Hallo Herr Weber,
sw23 hat geschrieben:Wie kann sich Sprache 'manifestieren'? Als gesprochene Sprache (ich spreche, andere sprechen, ich höre anderen zu - in der Regel kaum mir selbst!)
Oh doch! Sind doch die meisten Gedanken, die wir haben, verbal und 'da' hören wir uns selbst zu. Also jeder Verbalgedanke, der mir einfällt, ist Manifestation von Sprache.
Und dann kommt es Dicke: eine Umenge an längst verinnerlichtem Sprachwissen läuft permanent ab, so zum Beispiel die Unterscheidung 'oben-unten'; das fällt aber nur dann auf, wenn sie nicht mehr greift, bei Schwindel oder Ähnlichem. Daraus folgt: Primärste Bewegung und Orientierung in der Welt ist schon sprachabhängig. (Das Gegenargument der sprachlosen Tiere, funzt ja nicht, weil die ja schon wieder ein 'Jenseits' im Argumentationszusammenhang wären.)
sw23 hat geschrieben:Wenn Sie nun schreiben, dass ein gelesenes oder gehörtes Wort etwas (ein Bild? einen Wahrnehmungsinhalt?) evoziert, dann ist das zunächst mal eine sprachidealistische oder -konstruktivistische Vorstellung.
Naja, wenn man es auf der theoretischen Ebene belassen will, dann ist Ihre Kategorisierung sicherlich richtig.
Aber ist es nicht einfach so, also auch praktisch-faktisch?Ich schreibe:
Rumpelstilzchen
nun, hat obiges Wort nicht augenblicklich bestimmte Vorstellungen bei Ihnen ausgelöst (zB tanzendes Männchen am Feuer), weil Sie das Märchen kennen? Hatten Sie eine Chance, sich gegen diese Evokation des Wortes zu wehren? Kaum oder? Wenn das Wort NICHTS ausgelöst hat, kein Bild, wie wussten Sie dann, was es meint?
Auch wenn ich jetzt über Dresden oder die Frauenkirche schreiben würde, muss ich den Vorstellungsinhalt gar nicht aktivieren. Probieren Sie es aus!
Im Detail muss ich das nicht, aber 'die Idee' Stadt und Kirche werden - zumindest bei mir - blitzschnell schon 'bildlich' umgesetzt. Ein zeitaufwendiges Ausmalen ist nicht notwendig, genügt eben auch nur die einfachste abstrakte bildliche Verallgemeinerung und das Wissensumfeld des Wortes (Dresden liegt in Deutschland zB), um das Wort im Zusammenhang zu verstehen: denn hätte ich kein 'Bildwissen' vom Wort, wie könnte ich es dann lesen?
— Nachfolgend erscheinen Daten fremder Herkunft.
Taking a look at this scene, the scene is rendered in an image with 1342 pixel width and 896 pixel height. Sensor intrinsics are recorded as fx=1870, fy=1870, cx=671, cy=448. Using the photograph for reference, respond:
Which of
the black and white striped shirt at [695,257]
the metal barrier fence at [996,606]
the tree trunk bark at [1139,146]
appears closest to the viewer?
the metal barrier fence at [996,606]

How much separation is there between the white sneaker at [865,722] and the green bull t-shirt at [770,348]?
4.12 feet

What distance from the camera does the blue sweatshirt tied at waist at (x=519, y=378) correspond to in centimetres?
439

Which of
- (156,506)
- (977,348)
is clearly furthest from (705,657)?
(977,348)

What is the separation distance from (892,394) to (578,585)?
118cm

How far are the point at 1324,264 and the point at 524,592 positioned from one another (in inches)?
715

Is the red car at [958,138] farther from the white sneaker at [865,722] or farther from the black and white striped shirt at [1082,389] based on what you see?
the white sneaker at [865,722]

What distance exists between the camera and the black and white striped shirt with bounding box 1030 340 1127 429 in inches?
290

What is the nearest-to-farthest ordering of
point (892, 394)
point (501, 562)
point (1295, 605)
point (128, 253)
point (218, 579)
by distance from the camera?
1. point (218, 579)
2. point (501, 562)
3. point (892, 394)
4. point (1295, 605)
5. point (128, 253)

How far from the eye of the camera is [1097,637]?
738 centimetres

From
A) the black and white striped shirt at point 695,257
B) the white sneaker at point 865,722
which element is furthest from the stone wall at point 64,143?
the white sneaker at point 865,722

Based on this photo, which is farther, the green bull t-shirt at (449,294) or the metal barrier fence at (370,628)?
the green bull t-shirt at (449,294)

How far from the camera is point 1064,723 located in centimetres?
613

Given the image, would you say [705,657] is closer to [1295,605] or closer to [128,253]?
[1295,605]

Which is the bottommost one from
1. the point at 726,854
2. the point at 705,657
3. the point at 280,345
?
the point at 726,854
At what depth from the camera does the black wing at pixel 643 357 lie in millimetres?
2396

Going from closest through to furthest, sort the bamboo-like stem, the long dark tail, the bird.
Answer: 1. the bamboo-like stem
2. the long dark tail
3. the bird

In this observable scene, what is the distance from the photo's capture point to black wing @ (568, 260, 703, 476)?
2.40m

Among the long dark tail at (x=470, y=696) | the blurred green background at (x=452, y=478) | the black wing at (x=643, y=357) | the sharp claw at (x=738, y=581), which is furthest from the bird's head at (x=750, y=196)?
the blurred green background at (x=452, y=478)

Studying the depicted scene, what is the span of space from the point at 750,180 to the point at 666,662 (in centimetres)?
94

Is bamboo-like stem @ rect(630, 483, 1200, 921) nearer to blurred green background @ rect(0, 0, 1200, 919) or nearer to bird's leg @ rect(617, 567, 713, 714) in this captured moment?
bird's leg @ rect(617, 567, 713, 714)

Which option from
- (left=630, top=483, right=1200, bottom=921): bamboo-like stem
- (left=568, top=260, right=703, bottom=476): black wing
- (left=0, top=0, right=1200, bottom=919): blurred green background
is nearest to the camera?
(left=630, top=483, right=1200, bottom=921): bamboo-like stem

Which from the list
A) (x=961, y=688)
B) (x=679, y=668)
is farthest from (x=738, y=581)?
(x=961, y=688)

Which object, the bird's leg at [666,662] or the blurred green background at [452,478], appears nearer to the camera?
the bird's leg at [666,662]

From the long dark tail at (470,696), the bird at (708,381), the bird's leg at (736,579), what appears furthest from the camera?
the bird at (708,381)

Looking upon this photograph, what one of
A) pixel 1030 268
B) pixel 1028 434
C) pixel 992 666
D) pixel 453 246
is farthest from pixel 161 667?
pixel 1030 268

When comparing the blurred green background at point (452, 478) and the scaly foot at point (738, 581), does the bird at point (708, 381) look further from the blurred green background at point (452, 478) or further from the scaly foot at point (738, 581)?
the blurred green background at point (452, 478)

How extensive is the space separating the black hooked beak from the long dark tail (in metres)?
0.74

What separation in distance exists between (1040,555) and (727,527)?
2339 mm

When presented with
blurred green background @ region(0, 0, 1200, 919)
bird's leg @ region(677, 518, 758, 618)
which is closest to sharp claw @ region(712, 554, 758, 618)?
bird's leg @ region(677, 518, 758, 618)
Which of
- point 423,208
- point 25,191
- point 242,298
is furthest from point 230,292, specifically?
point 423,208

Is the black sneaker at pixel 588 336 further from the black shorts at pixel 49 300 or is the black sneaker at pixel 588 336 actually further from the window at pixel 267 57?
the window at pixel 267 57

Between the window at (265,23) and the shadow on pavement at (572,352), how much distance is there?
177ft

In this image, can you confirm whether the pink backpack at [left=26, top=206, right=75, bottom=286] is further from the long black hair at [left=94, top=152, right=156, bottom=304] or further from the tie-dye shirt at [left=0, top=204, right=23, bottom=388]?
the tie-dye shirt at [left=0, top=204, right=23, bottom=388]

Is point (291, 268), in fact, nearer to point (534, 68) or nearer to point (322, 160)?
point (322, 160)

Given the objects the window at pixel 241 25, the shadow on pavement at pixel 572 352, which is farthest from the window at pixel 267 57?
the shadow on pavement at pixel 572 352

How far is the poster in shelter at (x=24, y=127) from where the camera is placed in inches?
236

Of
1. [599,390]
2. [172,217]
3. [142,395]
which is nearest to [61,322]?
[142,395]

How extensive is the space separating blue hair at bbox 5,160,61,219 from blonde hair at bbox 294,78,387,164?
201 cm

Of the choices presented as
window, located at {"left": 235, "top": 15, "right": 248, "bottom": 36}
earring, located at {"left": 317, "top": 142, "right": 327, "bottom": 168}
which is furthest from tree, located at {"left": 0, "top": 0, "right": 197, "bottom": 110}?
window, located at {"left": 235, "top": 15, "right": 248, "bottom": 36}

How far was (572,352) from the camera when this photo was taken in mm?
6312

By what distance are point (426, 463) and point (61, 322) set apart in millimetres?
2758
Worte lösen also Bilder im Geiste aus (ähnlich wie der binäre Code (Sprache) einer DVD Bilder aufm Bildschirm erzeugt), sie können sich aber nicht auf etwas Geist- oder Sprachfreies beziehen, weil damit wird wieder ein 'Jenseits' geschaffen, das es erst WEGEN (besser als 'nach'!!! da zeitlos formuliert!) der Unterscheidung 'Zeichen-Bezeichnetes' geben kann - also doch sprachaktabhängig ist und somit auch bewusstseinsabhängig.